An asset protection lawyer is crucial to any successful plan for protecting assets from judgments in California.  The success or failure of an asset protection plan often turns on the client’s motives for establishing the plan and the laws concerning attorney-client privilege may play a key role in determining the outcome of a case.

Confidentiality for Asset Protection Planning

This issue arises in asset protection cases when individuals engage in planning or discussions about protecting assets with a non-attorney, not protected by the attorney-client privilege. In litigation concerning the matter, the non-attorney planner may be subpoenaed to testify under oath concerning all matters and discussions with or about the client.  The testimony of the non-attorney, together with records, communications, emails, messages, written notes, and other documents must be provided as required by law. Judges enforce testimony and the production of records with stiff fines and jail time for contempt of court.  Regardless of the quality of the documentation in any asset protection plan, subpoenaed testimony and records from a non-attorney document preparer, creates some level of risk that the asset protection plan will fail.

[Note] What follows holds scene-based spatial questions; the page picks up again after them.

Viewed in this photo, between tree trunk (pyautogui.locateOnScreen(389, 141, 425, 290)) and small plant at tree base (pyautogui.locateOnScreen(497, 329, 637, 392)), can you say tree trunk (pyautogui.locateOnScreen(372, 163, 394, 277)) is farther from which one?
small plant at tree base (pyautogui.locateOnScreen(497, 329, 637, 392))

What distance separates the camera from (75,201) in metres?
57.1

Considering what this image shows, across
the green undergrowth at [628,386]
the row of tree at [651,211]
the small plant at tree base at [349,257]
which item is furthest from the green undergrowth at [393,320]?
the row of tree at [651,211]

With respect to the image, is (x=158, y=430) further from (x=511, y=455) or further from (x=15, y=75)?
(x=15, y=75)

Attorneys Must Keep Client Information Secret

California law (and most other states) prohibit this result. Confidential information between an asset protection attorney and client is privileged and not subject to discovery by a third party. Section 6068 of the Business & Professions Code states: “It is the duty of an attorney to do all of the following: …(e) To maintain inviolate the confidence, and at every peril to himself or herself to preserve the secrets, of his or her client.” (Emphasis added.) This duty of secrecy includes all information learned during the professional relationship that the client has requested to be inviolate or is likely to be detrimental to the client if disclosed.  The Rules of the California State Bar reiterate this secrecy obligation and attorneys are subject to legal action and loss of their professional license for violation of this rule.   (See Rule 3-100 Confidential Information of a Client) Narrow exceptions include permitting but not requiring a lawyer to reveal confidential information to the extent that the lawyer reasonably believes the disclosure is necessary to prevent a criminal act that the lawyer reasonably believes is likely to result in death of, or substantial bodily harm to, an individual.

The attorney-client privilege is the broadest guarantee of confidentiality for legal matters relating to asset protection.  Discussions with CPA’s, tax preparers and other non-attorneys produce records and other evidence which is subject to disclosure in depositions and court testimony and will likely impact the outcome of the case.